Task instructions
Return each line from the records below that contains the word "looking".

Records for the exercise

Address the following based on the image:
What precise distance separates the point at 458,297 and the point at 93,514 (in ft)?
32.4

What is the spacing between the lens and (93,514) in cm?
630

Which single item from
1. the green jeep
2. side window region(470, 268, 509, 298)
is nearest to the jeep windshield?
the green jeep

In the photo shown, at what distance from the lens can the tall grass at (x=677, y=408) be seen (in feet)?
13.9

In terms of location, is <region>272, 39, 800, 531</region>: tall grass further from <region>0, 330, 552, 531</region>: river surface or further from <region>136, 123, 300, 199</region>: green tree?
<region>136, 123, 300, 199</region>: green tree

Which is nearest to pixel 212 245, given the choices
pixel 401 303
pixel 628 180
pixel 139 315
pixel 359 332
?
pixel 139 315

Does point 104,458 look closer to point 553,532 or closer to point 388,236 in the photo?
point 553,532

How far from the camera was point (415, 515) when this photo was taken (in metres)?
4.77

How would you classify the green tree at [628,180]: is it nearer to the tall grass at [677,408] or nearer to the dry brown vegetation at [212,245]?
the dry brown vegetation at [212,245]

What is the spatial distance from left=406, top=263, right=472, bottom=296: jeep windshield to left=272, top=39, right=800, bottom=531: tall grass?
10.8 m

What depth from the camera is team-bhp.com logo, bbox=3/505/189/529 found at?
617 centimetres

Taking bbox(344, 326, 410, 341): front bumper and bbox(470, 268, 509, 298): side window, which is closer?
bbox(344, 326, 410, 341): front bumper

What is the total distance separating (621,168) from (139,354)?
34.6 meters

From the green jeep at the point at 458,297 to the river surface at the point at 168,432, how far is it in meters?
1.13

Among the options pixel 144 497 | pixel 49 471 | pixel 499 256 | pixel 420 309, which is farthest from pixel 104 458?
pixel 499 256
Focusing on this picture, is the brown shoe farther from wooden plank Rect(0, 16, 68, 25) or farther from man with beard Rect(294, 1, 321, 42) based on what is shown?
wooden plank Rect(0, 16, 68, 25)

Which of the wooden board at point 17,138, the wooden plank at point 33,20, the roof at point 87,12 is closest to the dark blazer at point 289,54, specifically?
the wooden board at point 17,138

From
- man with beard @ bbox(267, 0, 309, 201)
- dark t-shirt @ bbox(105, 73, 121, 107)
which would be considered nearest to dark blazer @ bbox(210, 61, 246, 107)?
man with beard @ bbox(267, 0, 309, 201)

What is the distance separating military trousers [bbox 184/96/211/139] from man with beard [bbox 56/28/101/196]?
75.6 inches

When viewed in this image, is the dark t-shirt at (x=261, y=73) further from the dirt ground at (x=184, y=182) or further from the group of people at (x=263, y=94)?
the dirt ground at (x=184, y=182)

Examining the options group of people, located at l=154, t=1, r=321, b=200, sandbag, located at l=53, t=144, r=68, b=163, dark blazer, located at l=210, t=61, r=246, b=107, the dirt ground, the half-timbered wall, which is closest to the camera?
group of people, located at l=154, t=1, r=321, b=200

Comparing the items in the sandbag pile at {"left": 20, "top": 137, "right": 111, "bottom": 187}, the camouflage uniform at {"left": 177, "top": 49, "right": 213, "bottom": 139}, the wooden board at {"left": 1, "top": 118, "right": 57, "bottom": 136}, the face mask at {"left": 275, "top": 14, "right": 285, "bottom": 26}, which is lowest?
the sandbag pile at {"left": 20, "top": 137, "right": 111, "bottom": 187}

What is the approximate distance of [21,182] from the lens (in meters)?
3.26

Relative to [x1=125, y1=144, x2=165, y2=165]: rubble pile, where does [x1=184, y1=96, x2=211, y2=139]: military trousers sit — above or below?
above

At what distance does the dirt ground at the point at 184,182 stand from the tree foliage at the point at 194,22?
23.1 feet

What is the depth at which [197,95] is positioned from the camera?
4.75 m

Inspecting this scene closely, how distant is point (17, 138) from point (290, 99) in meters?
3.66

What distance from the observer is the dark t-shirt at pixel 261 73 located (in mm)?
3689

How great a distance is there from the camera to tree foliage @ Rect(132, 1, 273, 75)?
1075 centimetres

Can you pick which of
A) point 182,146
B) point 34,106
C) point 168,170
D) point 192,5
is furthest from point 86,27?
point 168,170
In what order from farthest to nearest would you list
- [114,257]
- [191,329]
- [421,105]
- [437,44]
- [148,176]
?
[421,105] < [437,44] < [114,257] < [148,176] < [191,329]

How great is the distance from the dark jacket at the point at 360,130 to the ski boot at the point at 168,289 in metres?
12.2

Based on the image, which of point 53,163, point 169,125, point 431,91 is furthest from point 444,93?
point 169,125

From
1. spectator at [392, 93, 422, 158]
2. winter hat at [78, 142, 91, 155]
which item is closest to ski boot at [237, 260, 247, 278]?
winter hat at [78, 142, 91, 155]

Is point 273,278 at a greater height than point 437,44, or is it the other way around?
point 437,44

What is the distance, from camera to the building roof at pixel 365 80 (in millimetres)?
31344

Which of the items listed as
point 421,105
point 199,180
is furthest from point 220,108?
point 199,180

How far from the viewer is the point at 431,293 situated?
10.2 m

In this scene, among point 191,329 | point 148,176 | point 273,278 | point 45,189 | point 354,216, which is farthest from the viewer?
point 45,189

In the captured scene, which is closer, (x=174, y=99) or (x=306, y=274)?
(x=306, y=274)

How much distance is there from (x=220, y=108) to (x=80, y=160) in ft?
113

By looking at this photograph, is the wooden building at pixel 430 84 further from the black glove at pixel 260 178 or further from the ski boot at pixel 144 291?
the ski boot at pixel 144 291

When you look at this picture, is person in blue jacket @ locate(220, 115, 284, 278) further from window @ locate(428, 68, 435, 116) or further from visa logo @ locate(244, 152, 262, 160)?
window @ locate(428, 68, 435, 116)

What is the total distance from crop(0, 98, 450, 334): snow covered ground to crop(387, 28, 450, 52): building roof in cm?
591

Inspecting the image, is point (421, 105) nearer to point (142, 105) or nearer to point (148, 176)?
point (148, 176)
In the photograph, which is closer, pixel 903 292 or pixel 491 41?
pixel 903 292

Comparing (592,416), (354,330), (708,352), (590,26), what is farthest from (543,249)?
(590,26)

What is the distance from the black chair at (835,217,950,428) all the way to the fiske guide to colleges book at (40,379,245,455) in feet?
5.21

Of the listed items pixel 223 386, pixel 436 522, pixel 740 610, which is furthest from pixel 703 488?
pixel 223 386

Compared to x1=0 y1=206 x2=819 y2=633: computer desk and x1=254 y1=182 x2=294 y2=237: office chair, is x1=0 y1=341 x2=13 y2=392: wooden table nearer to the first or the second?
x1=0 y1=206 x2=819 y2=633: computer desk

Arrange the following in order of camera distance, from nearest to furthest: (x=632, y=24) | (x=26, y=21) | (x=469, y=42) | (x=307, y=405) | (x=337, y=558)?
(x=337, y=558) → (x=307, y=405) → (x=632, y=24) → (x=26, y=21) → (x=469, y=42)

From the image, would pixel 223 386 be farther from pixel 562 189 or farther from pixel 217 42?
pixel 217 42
* * *
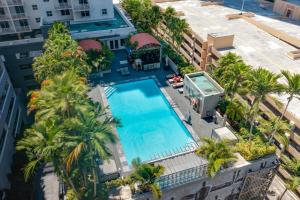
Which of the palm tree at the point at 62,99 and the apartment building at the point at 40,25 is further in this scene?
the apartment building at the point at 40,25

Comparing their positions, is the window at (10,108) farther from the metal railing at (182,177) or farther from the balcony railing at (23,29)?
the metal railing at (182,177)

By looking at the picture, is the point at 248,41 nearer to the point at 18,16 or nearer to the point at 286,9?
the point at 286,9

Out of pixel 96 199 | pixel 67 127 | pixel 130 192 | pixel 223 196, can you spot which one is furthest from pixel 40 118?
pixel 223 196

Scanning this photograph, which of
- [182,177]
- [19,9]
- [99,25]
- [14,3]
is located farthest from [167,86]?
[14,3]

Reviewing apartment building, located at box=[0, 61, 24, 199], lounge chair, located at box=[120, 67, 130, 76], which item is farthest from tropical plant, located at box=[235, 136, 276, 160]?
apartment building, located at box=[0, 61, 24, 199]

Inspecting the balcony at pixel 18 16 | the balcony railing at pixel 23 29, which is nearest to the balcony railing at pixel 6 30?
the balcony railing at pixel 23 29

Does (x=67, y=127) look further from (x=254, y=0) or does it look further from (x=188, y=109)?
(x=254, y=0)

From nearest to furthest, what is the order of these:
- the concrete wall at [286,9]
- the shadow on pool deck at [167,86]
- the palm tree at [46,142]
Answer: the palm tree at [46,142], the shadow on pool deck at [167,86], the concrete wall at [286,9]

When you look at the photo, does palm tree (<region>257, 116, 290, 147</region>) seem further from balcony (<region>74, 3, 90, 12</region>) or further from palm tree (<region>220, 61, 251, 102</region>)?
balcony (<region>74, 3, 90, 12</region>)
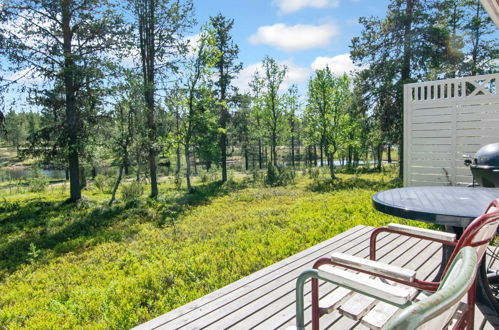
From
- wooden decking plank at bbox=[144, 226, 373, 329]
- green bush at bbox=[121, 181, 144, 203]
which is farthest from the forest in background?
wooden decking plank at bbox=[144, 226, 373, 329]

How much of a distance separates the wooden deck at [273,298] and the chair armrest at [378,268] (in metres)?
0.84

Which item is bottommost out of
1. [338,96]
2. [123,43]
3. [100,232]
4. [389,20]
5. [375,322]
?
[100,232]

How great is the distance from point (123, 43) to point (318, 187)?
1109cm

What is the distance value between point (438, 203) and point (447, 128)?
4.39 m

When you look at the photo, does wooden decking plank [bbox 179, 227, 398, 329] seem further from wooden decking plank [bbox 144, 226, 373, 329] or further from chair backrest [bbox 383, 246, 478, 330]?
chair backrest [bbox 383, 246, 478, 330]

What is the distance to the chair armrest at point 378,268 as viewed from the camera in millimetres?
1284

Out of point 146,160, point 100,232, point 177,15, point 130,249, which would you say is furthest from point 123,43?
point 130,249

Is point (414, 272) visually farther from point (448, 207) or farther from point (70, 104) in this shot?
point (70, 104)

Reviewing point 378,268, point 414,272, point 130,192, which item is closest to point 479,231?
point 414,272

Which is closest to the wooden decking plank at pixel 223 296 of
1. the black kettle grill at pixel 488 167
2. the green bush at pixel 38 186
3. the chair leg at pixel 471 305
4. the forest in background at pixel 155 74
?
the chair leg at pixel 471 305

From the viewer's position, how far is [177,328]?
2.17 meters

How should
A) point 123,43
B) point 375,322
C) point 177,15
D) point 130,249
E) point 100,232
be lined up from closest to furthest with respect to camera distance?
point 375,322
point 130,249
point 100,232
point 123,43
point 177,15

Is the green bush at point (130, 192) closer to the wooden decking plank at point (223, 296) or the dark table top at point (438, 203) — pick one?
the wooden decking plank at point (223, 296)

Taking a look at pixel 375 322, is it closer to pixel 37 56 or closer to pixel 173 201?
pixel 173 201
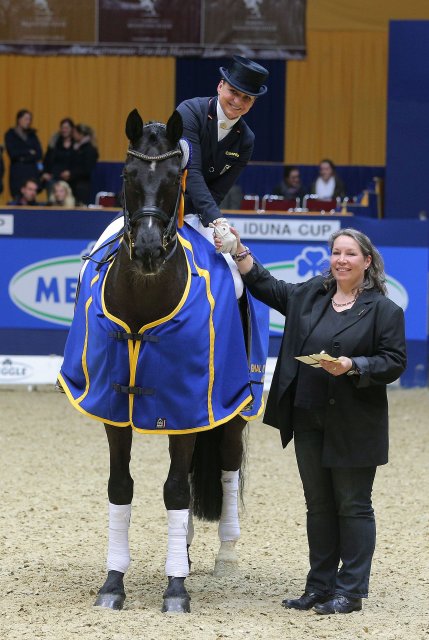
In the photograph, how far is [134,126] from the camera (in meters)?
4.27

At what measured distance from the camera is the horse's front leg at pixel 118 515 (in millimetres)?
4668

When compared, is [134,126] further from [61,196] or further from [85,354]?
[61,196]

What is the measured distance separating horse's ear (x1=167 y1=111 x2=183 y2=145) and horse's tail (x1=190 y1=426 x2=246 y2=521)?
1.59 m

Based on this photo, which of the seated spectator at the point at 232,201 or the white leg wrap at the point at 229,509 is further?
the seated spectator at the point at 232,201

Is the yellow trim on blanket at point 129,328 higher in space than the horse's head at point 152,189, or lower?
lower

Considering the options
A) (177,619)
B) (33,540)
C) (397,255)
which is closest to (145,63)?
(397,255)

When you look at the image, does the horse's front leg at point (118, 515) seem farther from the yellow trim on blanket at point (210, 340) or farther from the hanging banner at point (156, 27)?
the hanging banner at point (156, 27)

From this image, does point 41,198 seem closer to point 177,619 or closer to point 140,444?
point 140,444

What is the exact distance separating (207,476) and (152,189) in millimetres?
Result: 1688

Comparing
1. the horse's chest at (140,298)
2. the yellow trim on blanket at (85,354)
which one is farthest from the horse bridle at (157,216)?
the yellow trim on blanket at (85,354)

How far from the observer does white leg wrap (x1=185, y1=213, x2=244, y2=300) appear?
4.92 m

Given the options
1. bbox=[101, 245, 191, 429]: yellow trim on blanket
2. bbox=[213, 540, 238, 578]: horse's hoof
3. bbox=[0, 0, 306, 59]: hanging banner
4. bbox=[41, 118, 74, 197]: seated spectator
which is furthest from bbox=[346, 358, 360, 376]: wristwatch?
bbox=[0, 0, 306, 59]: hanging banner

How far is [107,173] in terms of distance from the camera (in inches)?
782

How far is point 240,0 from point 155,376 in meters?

Response to the exercise
By looking at this photograph, is the wooden building at pixel 430 84 further from the black glove at pixel 260 178 or further from the ski boot at pixel 144 291?
By looking at the picture, is the point at 248,41 nearer to the point at 18,16 or nearer to the point at 286,9?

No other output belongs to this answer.